DIRECTIONS:
Copy out every line of the rows, starting with the line that contains "What distance would" and continuing through the end of the rows, but shift each number in the answers (the distances and the pixel coordinates) up by 126. Leave the pictures out of your copy.

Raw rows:
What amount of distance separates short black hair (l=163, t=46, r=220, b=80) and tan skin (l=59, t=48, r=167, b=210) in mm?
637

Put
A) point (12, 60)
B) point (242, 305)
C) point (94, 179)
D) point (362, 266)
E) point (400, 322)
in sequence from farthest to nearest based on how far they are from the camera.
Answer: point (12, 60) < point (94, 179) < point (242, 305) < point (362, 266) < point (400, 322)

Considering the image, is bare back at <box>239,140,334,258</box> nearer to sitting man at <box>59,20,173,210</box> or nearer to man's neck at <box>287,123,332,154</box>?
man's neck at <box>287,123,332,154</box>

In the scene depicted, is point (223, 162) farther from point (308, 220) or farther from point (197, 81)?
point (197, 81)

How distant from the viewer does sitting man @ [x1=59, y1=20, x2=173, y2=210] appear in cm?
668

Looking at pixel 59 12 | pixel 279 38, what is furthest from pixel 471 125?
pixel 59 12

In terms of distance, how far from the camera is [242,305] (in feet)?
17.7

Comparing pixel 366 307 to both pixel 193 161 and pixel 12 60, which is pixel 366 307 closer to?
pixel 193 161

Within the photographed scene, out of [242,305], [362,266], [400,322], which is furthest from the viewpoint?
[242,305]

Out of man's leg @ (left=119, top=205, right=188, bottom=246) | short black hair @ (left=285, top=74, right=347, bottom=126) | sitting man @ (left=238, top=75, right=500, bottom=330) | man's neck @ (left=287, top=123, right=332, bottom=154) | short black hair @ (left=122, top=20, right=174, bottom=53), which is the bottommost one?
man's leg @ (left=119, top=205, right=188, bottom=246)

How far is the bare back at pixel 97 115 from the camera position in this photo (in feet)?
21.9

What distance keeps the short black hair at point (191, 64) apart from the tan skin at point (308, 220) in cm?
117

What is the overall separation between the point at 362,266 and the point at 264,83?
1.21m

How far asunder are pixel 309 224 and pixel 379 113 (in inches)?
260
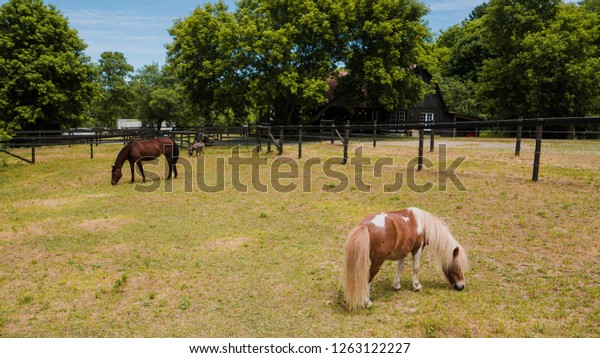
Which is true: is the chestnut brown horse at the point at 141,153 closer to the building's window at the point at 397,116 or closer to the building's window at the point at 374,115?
the building's window at the point at 374,115

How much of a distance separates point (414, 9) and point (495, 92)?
10392 mm

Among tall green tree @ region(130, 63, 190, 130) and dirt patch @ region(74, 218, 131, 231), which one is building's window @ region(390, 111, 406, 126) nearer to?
tall green tree @ region(130, 63, 190, 130)

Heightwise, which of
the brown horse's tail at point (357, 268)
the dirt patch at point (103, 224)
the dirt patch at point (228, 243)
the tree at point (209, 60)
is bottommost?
the dirt patch at point (103, 224)

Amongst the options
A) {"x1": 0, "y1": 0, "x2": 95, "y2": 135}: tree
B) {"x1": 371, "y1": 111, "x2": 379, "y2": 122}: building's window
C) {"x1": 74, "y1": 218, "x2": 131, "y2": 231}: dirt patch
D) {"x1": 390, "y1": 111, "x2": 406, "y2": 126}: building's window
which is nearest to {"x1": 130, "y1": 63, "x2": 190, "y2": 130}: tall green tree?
{"x1": 0, "y1": 0, "x2": 95, "y2": 135}: tree

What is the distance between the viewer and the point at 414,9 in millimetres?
29812

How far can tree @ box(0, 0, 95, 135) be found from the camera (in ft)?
90.7

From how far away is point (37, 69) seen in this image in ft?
92.9

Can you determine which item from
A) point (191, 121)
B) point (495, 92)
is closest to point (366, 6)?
point (495, 92)

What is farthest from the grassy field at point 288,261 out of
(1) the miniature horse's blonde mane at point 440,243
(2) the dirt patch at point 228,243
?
(1) the miniature horse's blonde mane at point 440,243

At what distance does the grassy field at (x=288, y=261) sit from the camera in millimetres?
4223

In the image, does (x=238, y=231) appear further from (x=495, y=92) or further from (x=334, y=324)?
(x=495, y=92)

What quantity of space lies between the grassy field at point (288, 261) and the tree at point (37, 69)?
2066cm

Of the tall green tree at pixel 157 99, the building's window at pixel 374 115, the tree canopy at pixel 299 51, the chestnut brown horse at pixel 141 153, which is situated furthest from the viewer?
the tall green tree at pixel 157 99

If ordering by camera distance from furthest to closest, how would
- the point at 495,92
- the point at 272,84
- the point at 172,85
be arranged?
the point at 172,85
the point at 495,92
the point at 272,84
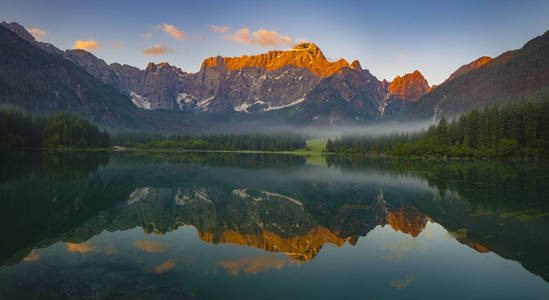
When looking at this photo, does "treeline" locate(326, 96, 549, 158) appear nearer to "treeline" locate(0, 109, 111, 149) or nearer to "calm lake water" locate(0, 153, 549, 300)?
"calm lake water" locate(0, 153, 549, 300)

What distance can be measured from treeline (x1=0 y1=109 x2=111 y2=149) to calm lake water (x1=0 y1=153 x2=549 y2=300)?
143290 mm

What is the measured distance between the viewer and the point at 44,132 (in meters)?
158

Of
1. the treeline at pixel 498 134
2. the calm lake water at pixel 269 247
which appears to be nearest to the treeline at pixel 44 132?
the calm lake water at pixel 269 247

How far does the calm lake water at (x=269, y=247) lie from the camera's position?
11203 mm

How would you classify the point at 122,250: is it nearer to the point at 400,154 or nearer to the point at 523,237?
the point at 523,237

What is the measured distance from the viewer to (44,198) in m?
26.4

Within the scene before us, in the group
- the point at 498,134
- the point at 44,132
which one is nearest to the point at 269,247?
the point at 498,134

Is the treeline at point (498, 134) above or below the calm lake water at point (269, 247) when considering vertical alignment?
above

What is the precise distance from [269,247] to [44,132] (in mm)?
188849

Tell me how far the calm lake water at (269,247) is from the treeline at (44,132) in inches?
5641

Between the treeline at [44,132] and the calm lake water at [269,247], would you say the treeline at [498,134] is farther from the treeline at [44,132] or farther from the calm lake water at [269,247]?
the treeline at [44,132]

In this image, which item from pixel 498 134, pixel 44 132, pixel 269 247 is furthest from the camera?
pixel 44 132

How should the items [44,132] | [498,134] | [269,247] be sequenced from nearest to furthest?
[269,247]
[498,134]
[44,132]

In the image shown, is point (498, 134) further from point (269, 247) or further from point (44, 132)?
point (44, 132)
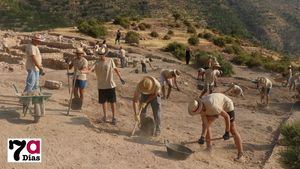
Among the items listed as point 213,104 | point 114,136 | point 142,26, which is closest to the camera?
point 213,104

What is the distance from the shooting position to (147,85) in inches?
367

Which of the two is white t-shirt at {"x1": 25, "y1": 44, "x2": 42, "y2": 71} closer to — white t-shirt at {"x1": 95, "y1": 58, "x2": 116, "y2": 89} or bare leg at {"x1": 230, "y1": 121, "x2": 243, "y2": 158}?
white t-shirt at {"x1": 95, "y1": 58, "x2": 116, "y2": 89}

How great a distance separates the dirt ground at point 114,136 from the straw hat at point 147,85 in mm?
939

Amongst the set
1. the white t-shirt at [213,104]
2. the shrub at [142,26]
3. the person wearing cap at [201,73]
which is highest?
the white t-shirt at [213,104]

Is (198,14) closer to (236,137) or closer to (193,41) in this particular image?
(193,41)

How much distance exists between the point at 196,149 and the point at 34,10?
56297mm

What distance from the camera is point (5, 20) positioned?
174 feet

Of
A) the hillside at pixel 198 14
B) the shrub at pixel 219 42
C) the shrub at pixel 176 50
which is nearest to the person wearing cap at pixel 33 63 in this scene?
the shrub at pixel 176 50

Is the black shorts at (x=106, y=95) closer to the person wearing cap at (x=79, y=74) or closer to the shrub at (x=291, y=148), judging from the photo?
the person wearing cap at (x=79, y=74)

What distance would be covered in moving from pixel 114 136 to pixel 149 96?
39.7 inches

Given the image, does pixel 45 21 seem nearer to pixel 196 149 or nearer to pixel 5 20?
pixel 5 20

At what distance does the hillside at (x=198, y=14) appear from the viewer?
190 ft

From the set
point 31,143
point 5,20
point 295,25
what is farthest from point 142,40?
point 295,25

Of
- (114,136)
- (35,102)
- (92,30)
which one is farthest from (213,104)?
(92,30)
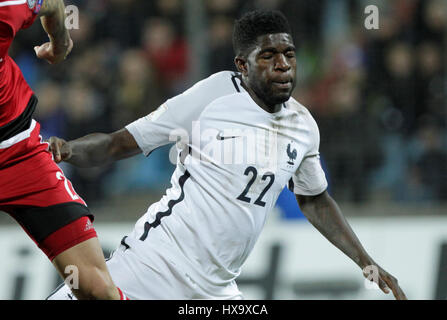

RESPONSE FOR THIS EXERCISE:
What distance would be covered in moving from pixel 114 136 to pixel 149 96?
165.7 inches

Given the image, does pixel 45 21 seem nearer to pixel 196 149 or nearer to pixel 5 20?
pixel 131 146

At what distance does the hillside at (x=198, y=14) appear from the viewer?
316 ft

From the set
point 31,143
point 5,20
point 295,25
what is farthest from point 142,40?
point 421,151

Of
- (114,136)
- (35,102)
- (92,30)
which one is farthest from (213,104)?
(218,156)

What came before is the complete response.